WHAT IS NEEDED: Starting at the top line, print the entries below exactly as they are and skip every picture.

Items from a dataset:
***
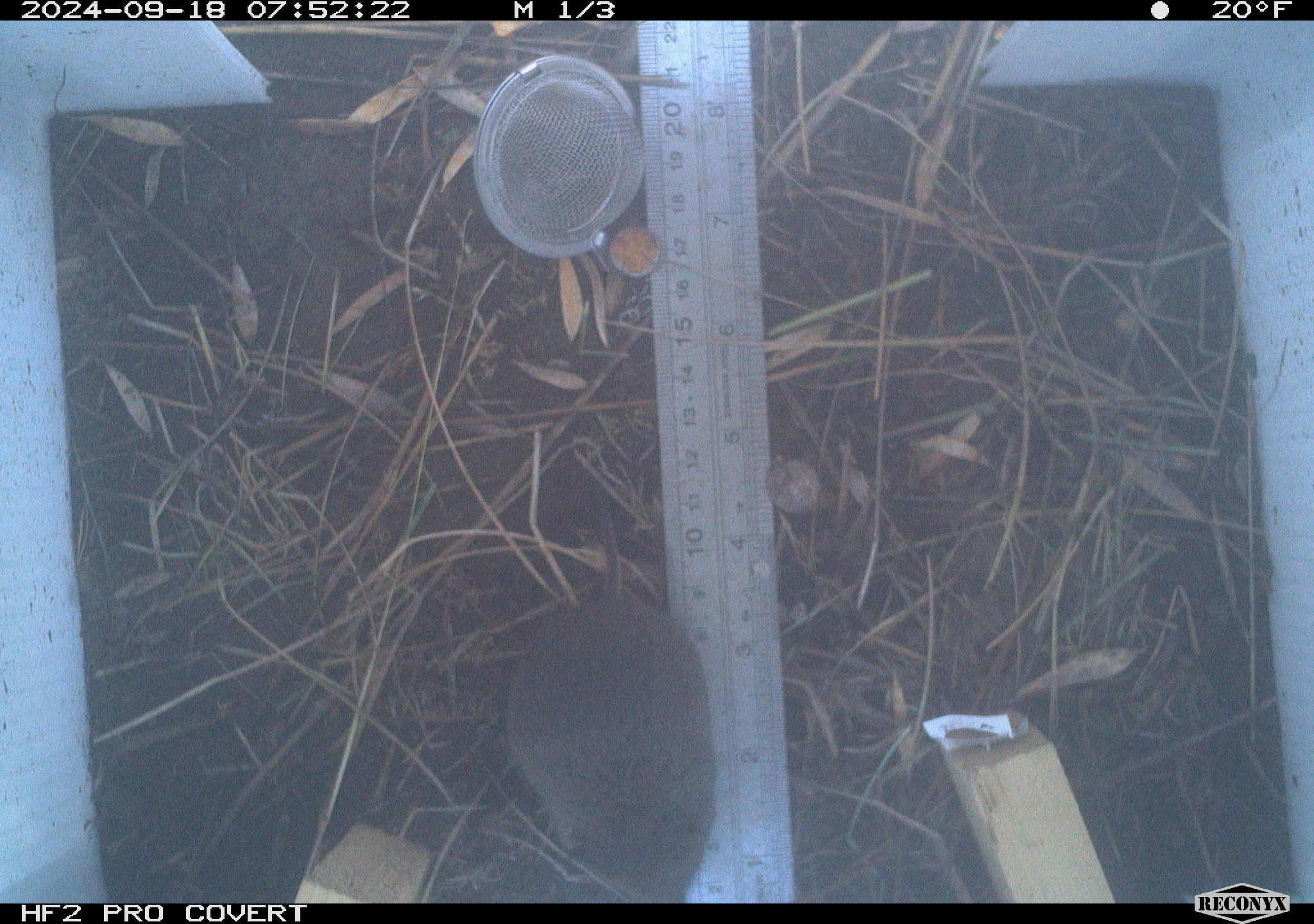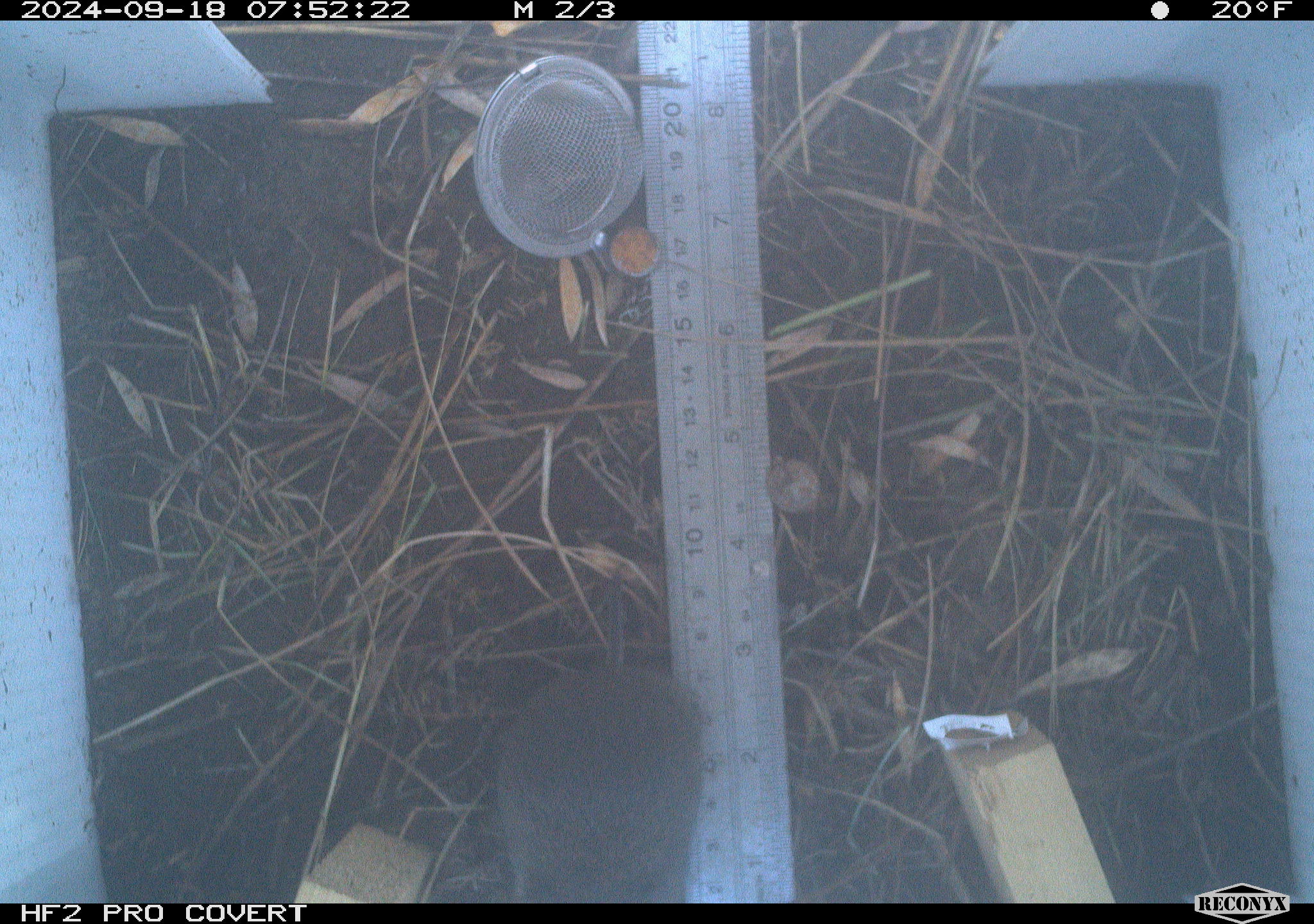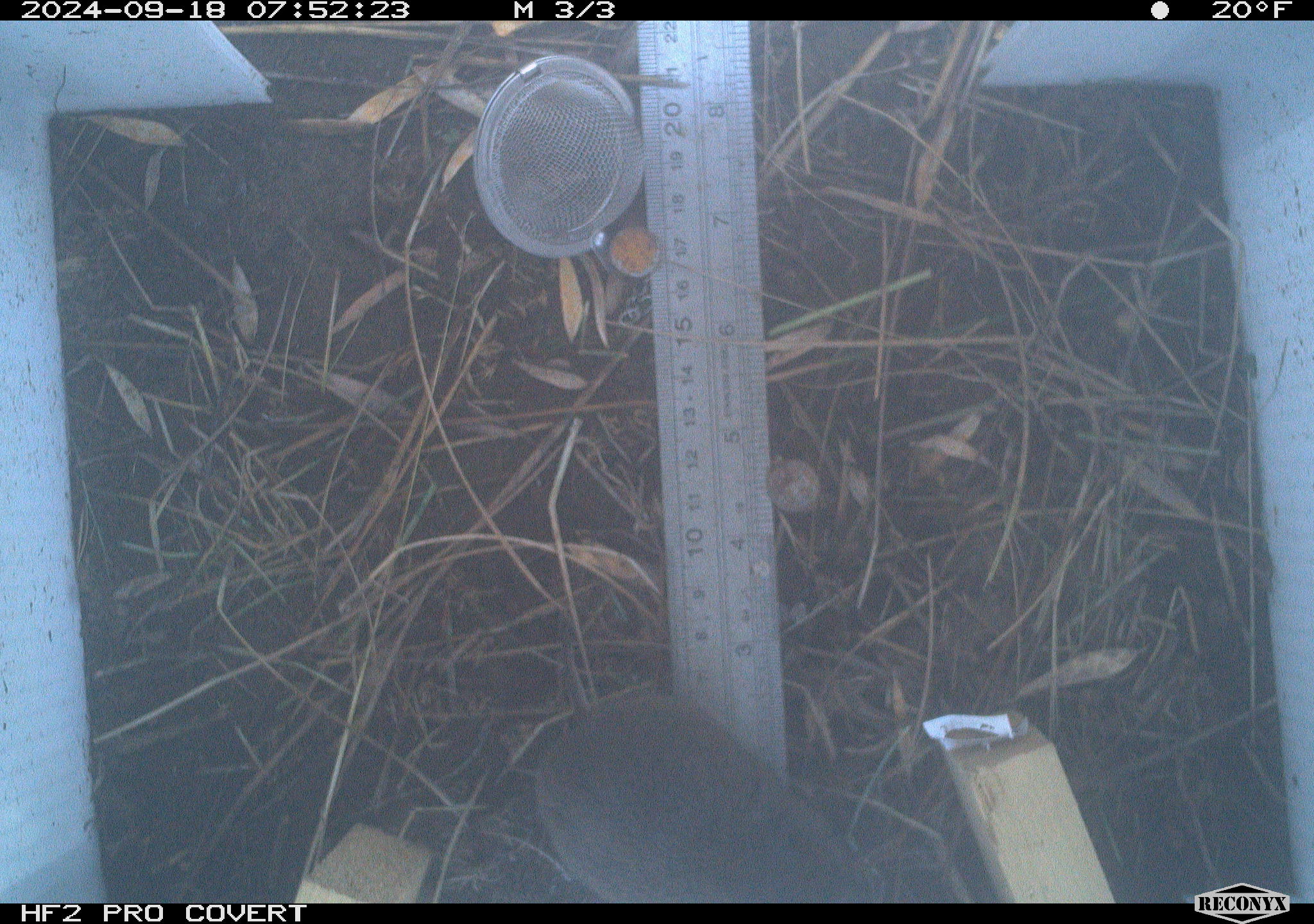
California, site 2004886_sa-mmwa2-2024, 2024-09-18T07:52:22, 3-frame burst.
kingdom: Animalia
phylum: Chordata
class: Mammalia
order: Rodentia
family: Cricetidae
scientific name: Arvicolinae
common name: voles, lemmings, and muskrats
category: arvicolinae subfamily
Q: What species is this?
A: Arvicolinae subfamily (voles, lemmings, and muskrats) (Arvicolinae).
***
WORKED SOLUTION:
California, site 2004886_sa-mmwa2-2024, 2024-09-18T07:52:22, 3-frame burst.
kingdom: Animalia
phylum: Chordata
class: Mammalia
order: Rodentia
family: Cricetidae
scientific name: Arvicolinae
common name: voles, lemmings, and muskrats
category: arvicolinae subfamily
Q: What species is this?
A: Arvicolinae subfamily (voles, lemmings, and muskrats) (Arvicolinae).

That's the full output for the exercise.